Afterwards, I could make the switch quite effortlessly, mainly because I knew what language was fit for certain occasions. If it was with the inlaws or during family reunions, French. Friends and nights out, French. Filipino friends, Filipino and English. At a party with someone who didn’t speak French, English (I’d hang out with the only English-speaking person, because I knew what a terrible feeling it was to not be able to follow a conversation, and oh god was it nice to speak English again for a change). And so on and so forth.
Here in Qatar, though, it’s difficult to keep track of which language to use. Every afternoon, the poolside of our apartment building resembles the United Nations: people of different nationalities, multilingual children dive-bombing into the deep end of the water, shrieking in different languages. The majority speak French, but English, Mandarin, Spanish or even Tagalog aren’t too far behind. Being in a group of people who speak either one language or the other, I find myself, from time to time, translating for someone to help keep them in the conversation loop. If I start speaking in pure French, or English, or Tagalog, I don’t have a problem; it’s during multilingual group conversations that my speech goes haywire.
One of the terrible habits I’ve acquired is starting a sentence in one language and finishing it with another. Halfway through my sentence, I tend to forget an English word, replace it with the French one, and finish in French. “You have to tell me which days you’re available, or else we should… should… annuler le ticket …” Then I would cringe, wave my hand at Julien’s raised eyebrows, say, “Oh, you know what I mean!” and scurry off, trying desperately to remember the term for annuler in English.
Other times I find myself unconsciously muttering expressions in the wrong language during conversations. I’d say things like “Ben dis donc”, “Ce n’est pas grave…”, “Oui, mais bon…” with English-speaking or Filipino friends; “Seriously?” and “Damn, that blows” with French speakers.
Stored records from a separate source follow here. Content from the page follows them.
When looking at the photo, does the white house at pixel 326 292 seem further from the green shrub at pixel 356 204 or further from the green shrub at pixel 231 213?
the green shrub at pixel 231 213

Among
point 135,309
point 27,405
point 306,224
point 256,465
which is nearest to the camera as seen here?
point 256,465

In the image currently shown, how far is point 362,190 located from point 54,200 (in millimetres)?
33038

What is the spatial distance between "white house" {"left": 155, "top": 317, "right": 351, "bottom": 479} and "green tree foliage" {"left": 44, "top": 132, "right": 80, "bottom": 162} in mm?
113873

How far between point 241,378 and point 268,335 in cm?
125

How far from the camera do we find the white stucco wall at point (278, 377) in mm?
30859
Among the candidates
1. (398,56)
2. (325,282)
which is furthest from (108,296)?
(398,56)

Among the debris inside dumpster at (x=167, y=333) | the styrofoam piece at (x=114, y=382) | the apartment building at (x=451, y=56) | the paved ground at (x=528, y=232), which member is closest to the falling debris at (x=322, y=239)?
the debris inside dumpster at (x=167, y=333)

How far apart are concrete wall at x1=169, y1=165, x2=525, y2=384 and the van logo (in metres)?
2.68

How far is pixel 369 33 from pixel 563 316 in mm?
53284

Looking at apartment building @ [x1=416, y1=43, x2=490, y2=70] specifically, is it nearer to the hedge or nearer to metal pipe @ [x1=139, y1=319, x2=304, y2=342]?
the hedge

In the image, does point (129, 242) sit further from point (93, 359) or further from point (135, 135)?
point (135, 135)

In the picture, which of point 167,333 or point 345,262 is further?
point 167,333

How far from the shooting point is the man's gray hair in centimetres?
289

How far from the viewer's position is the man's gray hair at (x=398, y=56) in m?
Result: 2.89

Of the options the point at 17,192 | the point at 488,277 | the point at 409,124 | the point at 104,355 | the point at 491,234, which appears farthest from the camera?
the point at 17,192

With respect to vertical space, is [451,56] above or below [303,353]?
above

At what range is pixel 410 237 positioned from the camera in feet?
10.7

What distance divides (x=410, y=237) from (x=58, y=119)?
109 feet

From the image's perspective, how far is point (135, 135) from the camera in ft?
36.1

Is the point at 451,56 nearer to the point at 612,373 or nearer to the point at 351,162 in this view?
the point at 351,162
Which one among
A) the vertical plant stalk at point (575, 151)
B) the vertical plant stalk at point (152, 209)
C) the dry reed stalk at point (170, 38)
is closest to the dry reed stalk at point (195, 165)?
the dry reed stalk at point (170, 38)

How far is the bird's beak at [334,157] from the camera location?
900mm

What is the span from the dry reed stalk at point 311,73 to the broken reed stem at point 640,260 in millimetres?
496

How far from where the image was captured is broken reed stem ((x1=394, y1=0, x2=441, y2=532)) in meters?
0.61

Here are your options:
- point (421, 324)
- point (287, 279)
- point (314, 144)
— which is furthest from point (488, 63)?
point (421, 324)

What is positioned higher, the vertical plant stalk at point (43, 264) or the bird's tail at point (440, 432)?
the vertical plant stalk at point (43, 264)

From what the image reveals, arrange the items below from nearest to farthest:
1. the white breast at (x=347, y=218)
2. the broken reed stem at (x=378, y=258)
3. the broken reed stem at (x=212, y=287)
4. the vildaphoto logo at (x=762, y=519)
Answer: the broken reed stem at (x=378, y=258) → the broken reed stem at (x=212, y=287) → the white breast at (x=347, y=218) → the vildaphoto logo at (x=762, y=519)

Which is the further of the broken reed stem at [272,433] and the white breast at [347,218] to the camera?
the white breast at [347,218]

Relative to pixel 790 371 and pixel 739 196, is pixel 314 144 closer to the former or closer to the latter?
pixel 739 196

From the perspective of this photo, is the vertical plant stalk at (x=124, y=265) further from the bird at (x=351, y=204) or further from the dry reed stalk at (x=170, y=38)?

It drives me mad to feel like such a scatterbrain. I’ve secretly sniggered at people who spoke Taglish, and here I am doing the same thing, only worse — I’ve added another language.
***
During last night’s party, attended by French, Italian, and English speakers, I swore to myself that I would try to speak correctly. A few hours into the party, one of the guests turned to me and asked, “Ah, so you are of Asian origin but were born in France?
“No, I’m from the Philippines,” I corrected him.
“Ah. I just thought, since you speak French… well, it’s just surprising to see you speak French. I hope you don’t take it badly, the mistake I made. Because it’s a good thing, this globalization. God knows we all support it.”
I looked around at the people over the rim of my wine glass and realised how beautiful it is to be able to speak another language, and I got a very rare surge of pride for myself (let me underline the phrase very rare, because I hardly ever allow myself a pat on the back), thinking of the time when the guardian of our residence made me cry by cruelly mocking my then-terrible French, or when sales ladies would roll their eyes at me while I stuttered brokenly for a refund, or when a TGV ticket controller impatiently cut me off in midsentence while I tried to tell him that I didn’t understand what he was saying.
***
Anyway, I think I should hang out by the pool more often and try to get my languages straight, and try to get words to stop failing me. Practise makes perfect.